··· Testo della pagina

Quest’anno il lavoro della nostra classe, la II L della
scuola media “Belli”, ci ha coinvolto in tanti momenti:
alcuni di noi, il 9 gennaio 21012, hanno suonato in occasione
delle posa delle pietre d’inciampo, poi altri hanno letto
tutto quello che riguardava le pietre già installate nel
quartiere Prati, in un altro momento infine, abbiamo raccolto
notizie per questo nuovo lavoro. In seguito abbiamo incontrato
in classe Bruno Bartoloni e Augusto Piperno con sua moglie Daniela
Temin, che in ricordo dei loro cari hanno voluto queste pietre
e, qualche giorno dopo, siamo andati nel quartiere per vedere
tutti i luoghi dove sono state messe.
Oltre al racconto della vicenda di Augusto Piperno e di sua moglie
Virginia e di quella di Fritz Warschauer, abbiamo concluso il
lavoro spiegando che cosa sono le pietre per noi e perché è stato
importante eseguire due brani: Fratelli
d’Italia e Libertango,
quando le hanno installate.
Viale Giulio Cesare 223 (vai alla scheda)
Viale Giulio Cesare è una strada parallela a viale delle
Milizie ed è lunga più di un chilometro e mezzo.
E’ un viale rettilineo che collega il Lungotevere a via
Leone IV , vicino alle mura Vaticane e mano a mano che ci si
avvicina all’ incrocio con via Ottaviano, oltre ad ospitare
tante caserme , spuntano palazzi sempre più alti. Il continuo
clacson delle macchine e il chiacchiericcio dei turisti, i molti
negozi e le innumerevoli pizzerie al taglio, vista la vicinanza
con la basilica di San Pietro, l’afflusso di gente dalla
stazione della metropolitana rendono questa via caotica.

······

▶ _Consegna_:
Indica se ciascuna affermazione concorda con il testo della pagina, rispondendo sì o no e citando alla lettera le parole che lo stabiliscono: (a) Viale Giulio Cesare corre parallelo a viale delle Milizie; (b) gli alunni hanno incontrato Bruno Bartoloni nel quartiere Prati; (c) Viale Giulio Cesare è lungo meno di un chilometro.

··· Materiale proposto

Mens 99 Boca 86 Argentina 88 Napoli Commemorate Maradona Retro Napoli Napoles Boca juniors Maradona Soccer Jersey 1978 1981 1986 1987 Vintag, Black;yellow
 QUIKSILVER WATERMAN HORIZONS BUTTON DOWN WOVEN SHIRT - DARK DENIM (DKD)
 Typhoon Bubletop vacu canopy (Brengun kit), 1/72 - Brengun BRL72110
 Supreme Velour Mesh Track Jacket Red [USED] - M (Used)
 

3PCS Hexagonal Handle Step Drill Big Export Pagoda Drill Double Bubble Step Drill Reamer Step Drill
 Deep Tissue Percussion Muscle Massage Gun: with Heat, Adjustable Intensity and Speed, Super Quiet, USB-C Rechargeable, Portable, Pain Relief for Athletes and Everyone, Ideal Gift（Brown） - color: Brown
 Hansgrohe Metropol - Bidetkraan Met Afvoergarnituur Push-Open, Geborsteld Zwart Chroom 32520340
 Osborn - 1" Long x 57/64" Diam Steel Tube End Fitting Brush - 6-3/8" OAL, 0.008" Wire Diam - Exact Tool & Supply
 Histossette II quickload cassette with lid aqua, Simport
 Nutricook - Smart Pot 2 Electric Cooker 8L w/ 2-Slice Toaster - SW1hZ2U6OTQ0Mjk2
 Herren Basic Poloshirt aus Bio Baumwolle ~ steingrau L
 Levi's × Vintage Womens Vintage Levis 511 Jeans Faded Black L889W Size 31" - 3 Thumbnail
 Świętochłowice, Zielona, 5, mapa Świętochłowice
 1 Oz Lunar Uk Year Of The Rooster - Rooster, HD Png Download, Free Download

······

▶ _Soluzione_:
(a) Sì: «Viale Giulio Cesare è una strada parallela a viale delle Milizie».
(b) No: «abbiamo incontrato in classe Bruno Bartoloni».
(c) No: «è lunga più di un chilometro e mezzo».